Documentaries : Hadza Voices


The oldest tribe on the planet, the hunter-gatherer Hadza is fighting for its survival. Recently the Tanzanian government granted the tribe's ancestral land to members of an Arab royal family as a hunting concession. Now, led by Hadza activist Richard Baalow, the tribe are fighting for their rights and this film follows that struggle told through the Hadza's own voices.

In 2007 National Geographic's Genographic Project discovered that the Hadza or Hadzabe tribe from a remote corner of Northern Tanzania was the oldest tribe on earth. Furthermore members of the tribe were found to have entirely unique DNA. They are one of the last remaining hunter gatherer tribes on the planet.
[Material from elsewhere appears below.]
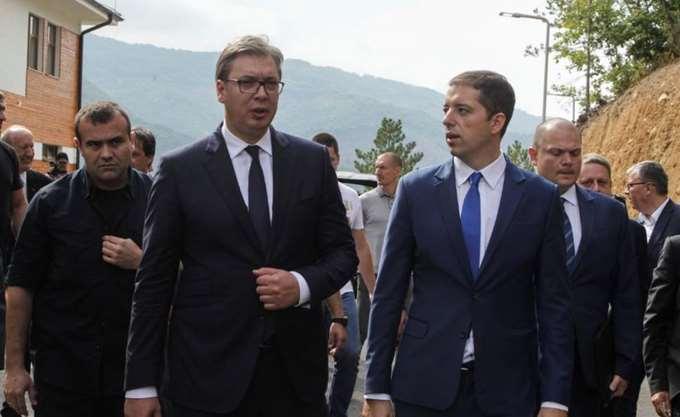 Κόσοβο: Αλβανοί απέκλεισαν την είσοδο χωριού που ήθελε να επισκεφθεί ο Σέρβος πρόεδρος Βούτσιτς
But now a Hadza development worker, Richard Baalow fears that his tribe will be evicted from their ancestral land and with that link broken, they will cease to exist. 'Hadza Voices' starts with Richard and his brother Naftali having just been arrested for breaching the peace at a meeting to protest the selling of their land to a group of wealthy Arab trophy hunters. .

But that is only part of the story. The Hadza are the subject of an extraordinary amount of outside interest: academic, developmental and voyeuristic. Many of these outsiders have been tolerated or even welcomed by the tribe. But now their patience is wearing thin. Encroachment by other tribes, drought and wildlife tourism have all played their part in pushing the hunter gatherers to the very margins of their remote ancestral land and now there is no longer anywhere for them to retreat to. The time has come for them to demand their rights.